══ DATA SHOWN

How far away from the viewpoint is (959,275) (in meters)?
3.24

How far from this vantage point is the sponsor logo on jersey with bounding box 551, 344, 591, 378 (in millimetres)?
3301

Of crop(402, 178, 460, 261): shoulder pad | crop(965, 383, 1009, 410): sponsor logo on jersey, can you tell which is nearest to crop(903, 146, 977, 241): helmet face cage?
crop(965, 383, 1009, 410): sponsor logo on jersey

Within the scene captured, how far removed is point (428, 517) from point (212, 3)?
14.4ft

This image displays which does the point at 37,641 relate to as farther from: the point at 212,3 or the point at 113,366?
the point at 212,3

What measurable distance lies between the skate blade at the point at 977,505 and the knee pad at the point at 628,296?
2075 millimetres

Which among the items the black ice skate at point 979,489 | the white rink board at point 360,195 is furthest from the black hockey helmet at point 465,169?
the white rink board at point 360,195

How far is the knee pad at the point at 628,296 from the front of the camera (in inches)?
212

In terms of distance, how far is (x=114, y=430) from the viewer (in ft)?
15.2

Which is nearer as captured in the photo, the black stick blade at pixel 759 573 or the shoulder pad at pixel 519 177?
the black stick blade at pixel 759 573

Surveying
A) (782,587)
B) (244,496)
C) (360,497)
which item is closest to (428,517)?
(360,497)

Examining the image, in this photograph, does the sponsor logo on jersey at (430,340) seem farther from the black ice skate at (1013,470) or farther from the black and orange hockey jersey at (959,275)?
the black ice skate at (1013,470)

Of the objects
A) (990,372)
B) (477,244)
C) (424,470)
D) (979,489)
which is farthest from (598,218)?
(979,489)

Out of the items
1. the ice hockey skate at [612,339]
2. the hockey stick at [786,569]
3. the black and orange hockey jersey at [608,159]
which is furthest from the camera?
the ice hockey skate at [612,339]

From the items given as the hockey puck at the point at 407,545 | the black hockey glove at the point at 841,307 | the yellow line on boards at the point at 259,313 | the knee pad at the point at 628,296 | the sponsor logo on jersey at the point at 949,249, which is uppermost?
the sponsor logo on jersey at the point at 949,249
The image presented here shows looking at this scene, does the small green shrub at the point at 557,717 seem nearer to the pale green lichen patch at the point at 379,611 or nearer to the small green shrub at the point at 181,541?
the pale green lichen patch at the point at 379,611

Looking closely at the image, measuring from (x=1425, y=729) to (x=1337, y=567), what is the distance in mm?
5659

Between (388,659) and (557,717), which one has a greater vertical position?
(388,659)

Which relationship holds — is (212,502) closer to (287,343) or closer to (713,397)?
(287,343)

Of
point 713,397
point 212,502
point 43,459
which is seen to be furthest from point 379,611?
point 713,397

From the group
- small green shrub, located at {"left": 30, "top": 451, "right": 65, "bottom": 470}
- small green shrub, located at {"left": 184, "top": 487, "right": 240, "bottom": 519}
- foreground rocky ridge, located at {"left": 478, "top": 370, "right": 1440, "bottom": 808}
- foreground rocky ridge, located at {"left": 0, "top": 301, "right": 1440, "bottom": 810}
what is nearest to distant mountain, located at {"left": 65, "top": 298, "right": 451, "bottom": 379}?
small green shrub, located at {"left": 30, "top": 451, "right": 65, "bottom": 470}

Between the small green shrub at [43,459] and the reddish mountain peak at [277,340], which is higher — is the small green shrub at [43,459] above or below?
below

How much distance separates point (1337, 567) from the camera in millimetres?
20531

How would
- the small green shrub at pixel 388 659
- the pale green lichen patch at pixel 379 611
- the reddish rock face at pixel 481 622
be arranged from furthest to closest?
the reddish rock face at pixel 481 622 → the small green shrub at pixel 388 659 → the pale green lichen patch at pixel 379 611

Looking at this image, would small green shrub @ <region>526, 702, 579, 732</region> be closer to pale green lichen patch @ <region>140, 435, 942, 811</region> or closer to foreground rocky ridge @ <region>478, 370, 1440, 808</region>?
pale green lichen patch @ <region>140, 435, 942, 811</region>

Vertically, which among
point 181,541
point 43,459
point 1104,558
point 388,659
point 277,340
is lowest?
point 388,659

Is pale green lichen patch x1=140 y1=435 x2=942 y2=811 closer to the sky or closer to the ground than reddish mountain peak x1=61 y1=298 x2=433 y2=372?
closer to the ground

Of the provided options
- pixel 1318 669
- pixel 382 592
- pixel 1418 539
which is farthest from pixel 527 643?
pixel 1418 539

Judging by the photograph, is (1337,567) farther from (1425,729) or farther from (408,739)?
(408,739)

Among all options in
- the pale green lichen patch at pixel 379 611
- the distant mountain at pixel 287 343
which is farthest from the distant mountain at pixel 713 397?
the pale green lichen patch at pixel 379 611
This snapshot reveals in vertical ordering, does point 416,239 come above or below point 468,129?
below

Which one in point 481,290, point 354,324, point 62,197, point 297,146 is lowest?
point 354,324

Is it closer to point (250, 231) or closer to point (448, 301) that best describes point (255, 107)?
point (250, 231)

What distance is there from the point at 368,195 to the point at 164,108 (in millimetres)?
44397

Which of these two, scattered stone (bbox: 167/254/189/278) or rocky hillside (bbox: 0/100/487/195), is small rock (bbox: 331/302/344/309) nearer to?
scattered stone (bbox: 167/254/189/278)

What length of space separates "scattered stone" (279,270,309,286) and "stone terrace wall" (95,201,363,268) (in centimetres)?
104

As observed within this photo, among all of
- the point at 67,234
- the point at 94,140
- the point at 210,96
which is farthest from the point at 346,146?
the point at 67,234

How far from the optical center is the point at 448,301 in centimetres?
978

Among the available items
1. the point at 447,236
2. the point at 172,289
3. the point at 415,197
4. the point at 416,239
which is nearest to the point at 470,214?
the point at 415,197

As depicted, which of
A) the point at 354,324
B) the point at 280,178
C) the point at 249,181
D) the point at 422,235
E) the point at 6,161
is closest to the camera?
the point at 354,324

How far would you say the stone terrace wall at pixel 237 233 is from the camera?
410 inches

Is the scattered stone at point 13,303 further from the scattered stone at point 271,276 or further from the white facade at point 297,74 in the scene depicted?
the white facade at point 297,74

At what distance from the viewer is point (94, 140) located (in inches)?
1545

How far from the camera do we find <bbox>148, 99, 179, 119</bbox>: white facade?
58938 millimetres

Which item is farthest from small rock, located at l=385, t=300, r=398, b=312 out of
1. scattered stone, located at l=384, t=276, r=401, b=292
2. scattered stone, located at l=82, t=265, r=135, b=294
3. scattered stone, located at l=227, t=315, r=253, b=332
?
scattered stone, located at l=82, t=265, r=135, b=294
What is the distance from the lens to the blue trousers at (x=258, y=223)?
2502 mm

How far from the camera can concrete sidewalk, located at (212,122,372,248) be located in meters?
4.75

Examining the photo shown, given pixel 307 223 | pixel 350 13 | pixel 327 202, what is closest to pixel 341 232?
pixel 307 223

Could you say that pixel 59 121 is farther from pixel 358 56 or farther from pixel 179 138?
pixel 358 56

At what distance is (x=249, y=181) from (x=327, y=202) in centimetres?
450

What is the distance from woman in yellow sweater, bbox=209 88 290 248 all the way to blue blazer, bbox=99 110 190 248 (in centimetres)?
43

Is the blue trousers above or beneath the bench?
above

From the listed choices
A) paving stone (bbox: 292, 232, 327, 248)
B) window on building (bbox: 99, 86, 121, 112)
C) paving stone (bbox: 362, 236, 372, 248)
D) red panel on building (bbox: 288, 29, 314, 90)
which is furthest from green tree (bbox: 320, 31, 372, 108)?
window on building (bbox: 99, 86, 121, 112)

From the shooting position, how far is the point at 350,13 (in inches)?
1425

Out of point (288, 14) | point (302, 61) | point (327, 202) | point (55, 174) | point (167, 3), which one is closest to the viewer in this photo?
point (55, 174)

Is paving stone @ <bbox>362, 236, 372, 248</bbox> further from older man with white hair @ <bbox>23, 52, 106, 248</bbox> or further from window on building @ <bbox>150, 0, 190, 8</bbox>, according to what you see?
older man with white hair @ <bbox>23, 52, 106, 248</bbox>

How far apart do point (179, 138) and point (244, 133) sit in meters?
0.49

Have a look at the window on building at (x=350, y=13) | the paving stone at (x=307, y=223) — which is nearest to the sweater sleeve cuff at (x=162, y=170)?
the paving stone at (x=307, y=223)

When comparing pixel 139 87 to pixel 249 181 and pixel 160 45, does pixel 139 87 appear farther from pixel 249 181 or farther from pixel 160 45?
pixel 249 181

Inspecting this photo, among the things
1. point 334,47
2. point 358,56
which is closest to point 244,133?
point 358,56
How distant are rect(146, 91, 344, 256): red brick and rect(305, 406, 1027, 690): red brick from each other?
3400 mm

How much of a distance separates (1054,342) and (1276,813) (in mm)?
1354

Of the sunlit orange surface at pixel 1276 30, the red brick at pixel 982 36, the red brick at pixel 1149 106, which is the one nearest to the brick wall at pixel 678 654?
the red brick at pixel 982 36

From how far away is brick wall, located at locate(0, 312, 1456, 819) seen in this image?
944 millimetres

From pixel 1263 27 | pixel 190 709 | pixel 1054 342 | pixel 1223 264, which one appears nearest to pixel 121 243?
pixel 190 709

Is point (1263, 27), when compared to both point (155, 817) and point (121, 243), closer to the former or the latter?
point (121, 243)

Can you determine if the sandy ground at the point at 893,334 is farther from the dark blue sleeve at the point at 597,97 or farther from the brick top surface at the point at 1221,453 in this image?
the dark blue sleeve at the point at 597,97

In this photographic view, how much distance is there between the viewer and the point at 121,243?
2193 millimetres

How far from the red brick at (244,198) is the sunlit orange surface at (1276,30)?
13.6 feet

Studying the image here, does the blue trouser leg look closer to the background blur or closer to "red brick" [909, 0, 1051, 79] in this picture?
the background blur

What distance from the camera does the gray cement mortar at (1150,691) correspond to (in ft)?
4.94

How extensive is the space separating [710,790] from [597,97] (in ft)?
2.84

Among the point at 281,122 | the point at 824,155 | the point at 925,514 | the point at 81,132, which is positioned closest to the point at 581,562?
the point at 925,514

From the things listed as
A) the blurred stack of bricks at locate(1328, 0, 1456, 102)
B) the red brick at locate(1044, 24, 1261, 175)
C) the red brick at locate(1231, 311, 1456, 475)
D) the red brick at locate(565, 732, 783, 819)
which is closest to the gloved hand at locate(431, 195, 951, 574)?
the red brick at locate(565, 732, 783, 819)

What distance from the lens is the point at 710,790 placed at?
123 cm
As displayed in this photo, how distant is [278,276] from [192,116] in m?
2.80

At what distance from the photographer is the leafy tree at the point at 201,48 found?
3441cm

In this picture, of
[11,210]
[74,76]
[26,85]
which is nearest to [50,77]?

════

* [EXERCISE REQUIREMENTS]: Count the lines in the items above that contain the string "further", treating uppercase and lowercase as different, and reply with the number alone.

* [TASK OUTPUT]: 2